* _PROVIDED PASSAGE_:
_____

Adding a partition from another DB to existing partitioned table in Postgres 12 - postgresql

Short description of a problem
I need to build a partitioned table "users" with 2 partitions located on separate servers (Moscow and Hamburg), each partition is table with columns:
id - integer primary key with auto increment
region - smallint partition key, which equals either 100 for Hamburg or 200 for Moscow
login - unique character varying with length of 100.
I intended to make sequences for id as n*1000 + 100 for Hamburg, and n*1000 + 200 for Moscow, so just looking on primary key I will know which partition it belongs to.
region is intended to be read only and never change after creation, so no records will move between partitions.
SELECT queries must be able to return records from all partitions and UPDATE queries must be able to modify records on all partitions, INSERT/DELETE queries must be able to add/delete records only to local partition, so data stored in them is not completely isolated.
What was done
Using pgAdmin4
I created a "test" table on Hamburg server, added all column info, marked it as partitioned table with partition key region and partition type List.
I created a "hamburg" partition in this table, adding primary key constraint as id,region and unique key constraint as login,region.
I created a "moscow" table on Moscow server with the same column info as "test"
I added postgres_fdw extension to Hamburg server, created Foreign server pointing to DB on Moscow server and User mapping.
I added "moscow" foreign table to Hamburg server pointing to "moscow" table on Moscow server.
What is my problem
I couldn't figure out how to attach this foreign table as second partition to "test" table.
When I tried to attach partition through pgAdmin dialog in "test" table partitions properties it shows me an error: cannot unpack non-iterable Response object
When I tried to add partition with query as follows:
ALTER TABLE public.test ATTACH PARTITION public.moscow FOR VALUES IN (200);
It shows me an error:
ERROR: cannot attach foreign table "moscow" as partition of partitioned table "test"
DETAIL: Table "test" contains unique indexes.

_____

* _EXERCISE INSTRUCTIONS_:
a) In the Postgres partitioning post, which region value marks a row as belonging to Hamburg?
b) Pick up the Postgres partitioning post after its last line and continue writing it.

* _SUPPLIED DATA_:
_____

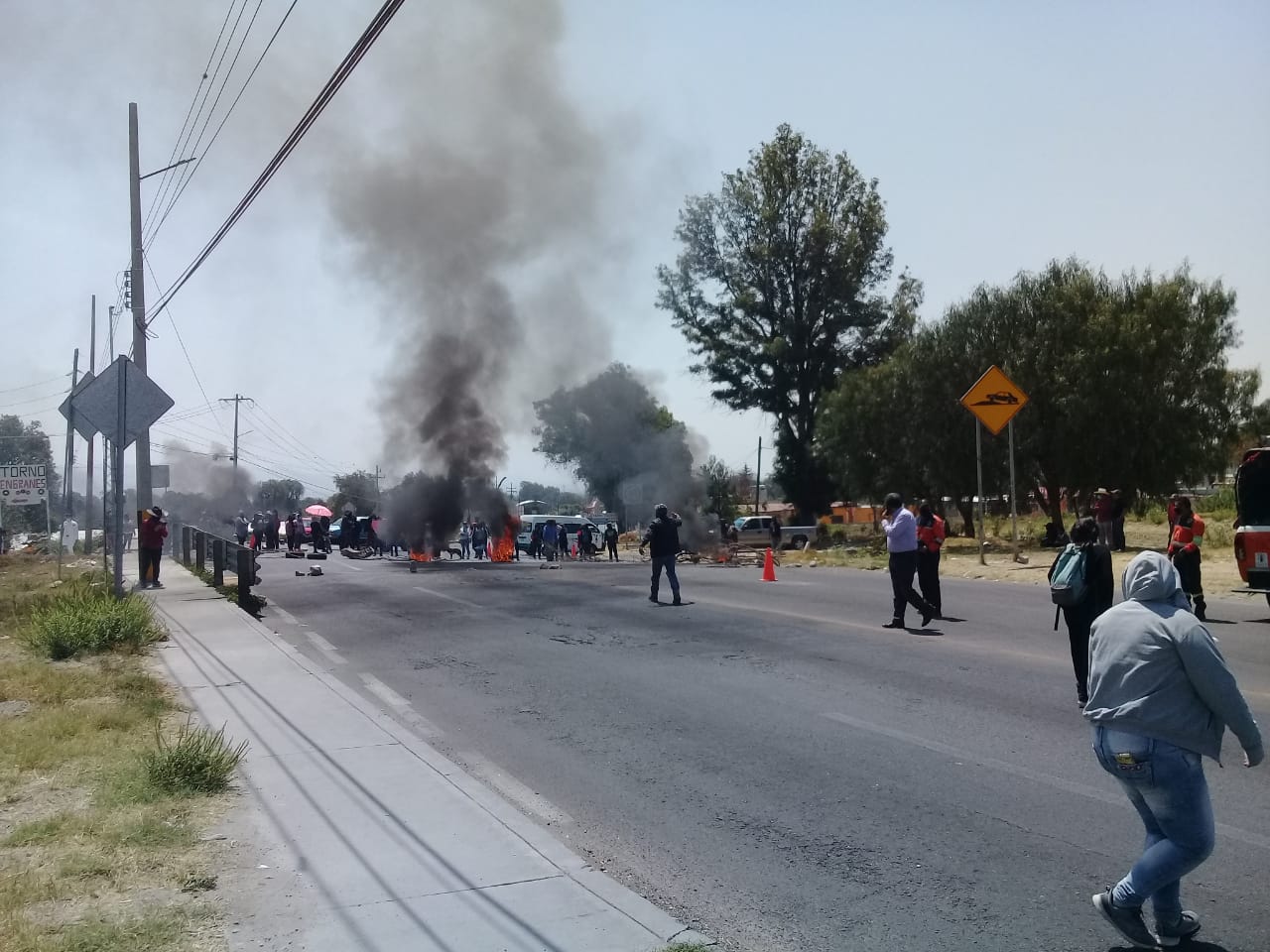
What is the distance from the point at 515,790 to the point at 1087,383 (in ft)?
86.2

_____

* _EXPECTED OUTPUTS_:
a) 100

b)
SQL state: 42809
I removed unique constraint from login column but it shows the same error.
When I make partitioned table with the same properties and both partitions initially located on the same server all works well, except for postgres watch for login uniqueness per-partition rather than in whole table, but I suggest this is its limitation.
So, how can I attach a table located on the second server as partition to partitioned table located on the first one?

The error message is pretty clear: Since you cannot create an index on a partitioned table, PostgreSQL cannot create a partition of the unique index. But the unique index is required to implement the constraint.
See this source comment:
/*
* If we're attaching a foreign table, we must fail if any of the indexes
* is a constraint index; otherwise, there's nothing to do here. Do this
* before starting work, to avoid wasting the effort of building a few
* non-unique indexes before coming across a unique one.
*/
Either drop the unique constraint or don't use foreign tables as partitions.

Ok, I was finally able to add a foreign table as partition to partitioned table.
It was necessary to drop primary key property on id and unique property on login columns for partitioned table
After that I was able to attach foreign table as partition to partitioned table
Later I have added primary key property on id and unique property on login columns for each local partition.
So in the end I have unique global id as it is generated by sequences for each DB with never intersected values. For login uniqueness I have to manually check global table if there is any record with it before inserting.
P.S. Hopefully, this partitioning mechanism in postgres is suitable for geographically distant regions.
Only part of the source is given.